## BEGIN DATA TO PROCESS

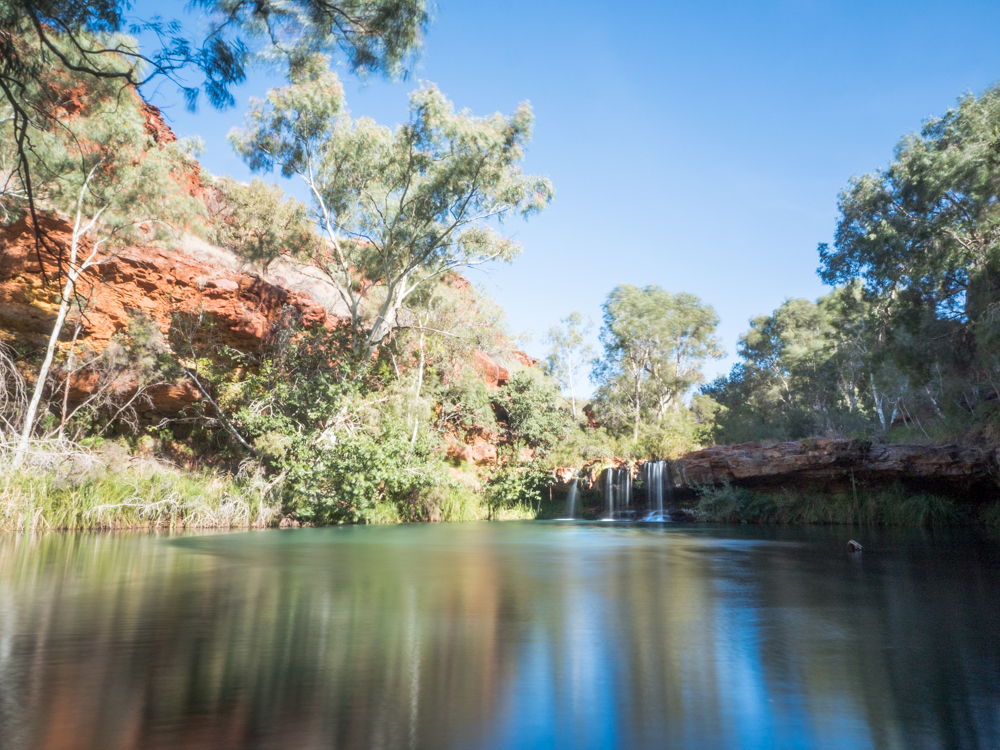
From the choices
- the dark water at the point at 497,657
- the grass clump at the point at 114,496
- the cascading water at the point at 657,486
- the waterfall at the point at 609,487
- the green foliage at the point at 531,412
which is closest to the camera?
the dark water at the point at 497,657

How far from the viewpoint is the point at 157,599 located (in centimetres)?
458

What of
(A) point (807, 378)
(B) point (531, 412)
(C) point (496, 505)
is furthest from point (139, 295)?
(A) point (807, 378)

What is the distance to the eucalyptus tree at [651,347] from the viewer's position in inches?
1351

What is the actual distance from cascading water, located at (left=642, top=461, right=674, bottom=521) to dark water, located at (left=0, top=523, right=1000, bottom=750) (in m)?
11.7

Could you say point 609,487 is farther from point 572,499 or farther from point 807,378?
point 807,378

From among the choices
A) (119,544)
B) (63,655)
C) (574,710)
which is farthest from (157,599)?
(119,544)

## END DATA TO PROCESS

TASK DESCRIPTION.
Please rewrite the entries from the line containing "Could you say" through the end of the entries, replacing "farthest" with "most distant" and leaving everything else unchanged.

FINAL ANSWER.
Could you say point 609,487 is farther from point 572,499 or farther from point 807,378?
point 807,378

From among the choices
A) (119,544)
B) (63,655)
C) (574,710)
which is most distant from (157,599)?
(119,544)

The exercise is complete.